* BAGIAN LATIHAN
[1] Rangkumlah kutipan teks dalam dua kalimat.
[2] Jurusan apa yang diambil penutur di akademi menurut kutipan teks?
[3] Teruskan kutipan teks tentang kerinduan kepada Bunda, mulai setelah kalimat terakhirnya.

* KUTIPAN TEKS
Pikiran manusia memang cepat berubah. Kecintaanku selama masuk di kelas IPA mengantarku dengan mantap menyatakan “kimia harga mati”. Aku mendaftar di salah satu akademi ternama di Indonesia, mengambil jurusan D3 Kimia Analisis, menyuruhku dengan sukarela melepaskan (lagi) pilihan yang sudah kubuat sebelumnya. Saat itu kau masih menunjukkan ketersediaanmu mendanai biaya pendaftaranku dan malah kau juga yang merengek, meminta Ayah menyetujui langkah baruku.

Jejak baru setapak kulalui tatkala aku menginjakkan kaki sebagai mahasiswa di akhir semester 1. Aku rindu suara merdumu, Bunda, melihat engkau dengan sigapnya memainkan pisau memasakkan makanan untuk keluarga, mendengar gelak tawamu saat Ayah mulai lupa tanggal pertama memintamu jadi kekasih hatinya, sorot mata ketenangan bak aliran danau yang menyegarkan. Di setiap bait doa yang kau panjatkan, untaian puisi ketentraman menghujani kalbuku.Aku masih putri kecilmu yang akan selalu membutuhkan dampinganmu seumur hidupku. Sebagian besar orang butuh mendengar “dua kata sederhana” itu. Terkadang, mereka mendengarnya pada saat yang tepat. “Aku mencintaimu.” Bunda, aku mau kau mendengar kata itu sekarang, esok, lusa, dan seterusnya. Aku mau senantiasa mendengar doamu terjawab, di dalam pintamu aku bisa mendengar namaku selalu kau sebut.

* CUPLIKAN CATATAN
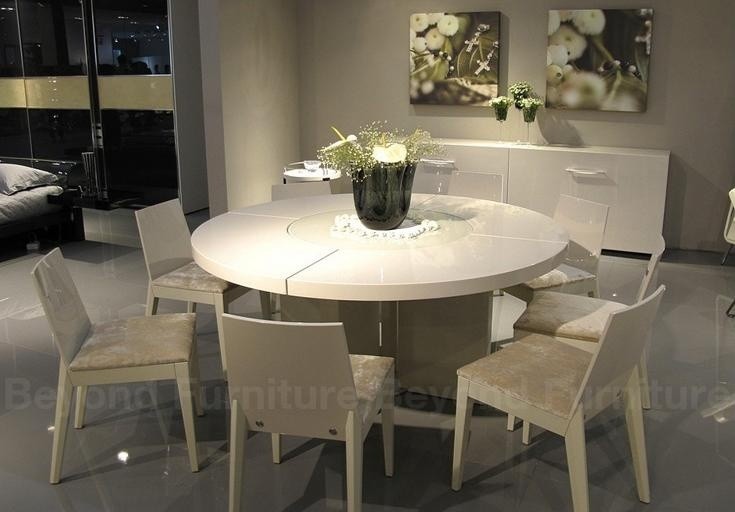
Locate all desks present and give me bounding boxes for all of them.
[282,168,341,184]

==

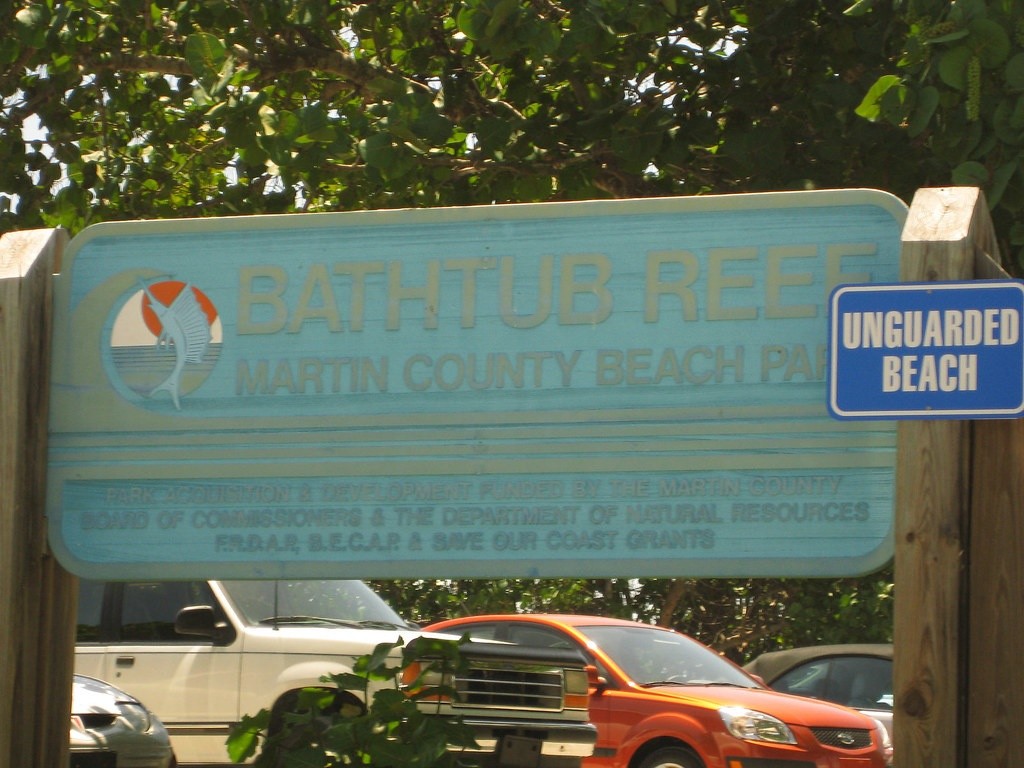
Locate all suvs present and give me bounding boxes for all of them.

* * *

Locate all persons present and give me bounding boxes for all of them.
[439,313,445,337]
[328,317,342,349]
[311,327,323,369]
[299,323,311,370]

* JAWABAN TUGAS
[1] Karena kecintaannya pada kelas IPA, penutur mendaftar di salah satu akademi ternama untuk jurusan D3 Kimia Analisis, dan Bunda bersedia mendanai pendaftarannya serta membujuk Ayah agar menyetujuinya. Sebagai mahasiswa di akhir semester 1, penutur merindukan suara, masakan, tawa, dan doa Bunda, lalu ingin Bunda selalu mendengar ungkapan "Aku mencintaimu."

[2] D3 Kimia Analisis.

[3]
Siang hari di bulan Oktober 2011, tatkala angin semilir meniupkan hawa kerinduan kotaku, bayu, aku dan sekelompok paduan suara yang menamakan diri Raphael Rangers mengadakan kunjungan ke sebuah panti jompo. Aku tergugah, terbangun dari hidup lamaku yang terkesan mengikuti arus nafsu, berusaha bangkit menyadari waktu sungguh amat berharga. Waktu bukan hanya sekedar uang, tapi adalah talenta dari Sang Maha Pencipta. Mataku terbuka dan hatiku terketuk untuk menerima panggilan bekerja di bidang kesehatan.

Kukira engkau lelah lalu mulai menerima kekalahan dari pemikiranmu yang menginginkanku menjadi seperti yang kau ingini sejak dulu. Hening menyelimuti percakapan kita seolah kita berada dalam semak-semak kehidupan dan mencari kehendak Tuhan. Akan tetapi, bukankah ini kemenangan dari jalan yang kita tentukan? Gemercik gerimis tampaknya memberi isyarat mewakili perasaanku dan Bunda. Kudengar isakan tangis dari suara di ujung telpon. Tapi, mengapa Bunda tetap juga berdoa memanjatkan harap kebahagiaan untukku dalam kegundahan yang tak seharusnya terjadi. Doamu begitu tulus, cintamu padaku teramat dalam untuk kuselami, pinta yang engkau pohonkan pada-Nya masih terekam detail dalam benakku.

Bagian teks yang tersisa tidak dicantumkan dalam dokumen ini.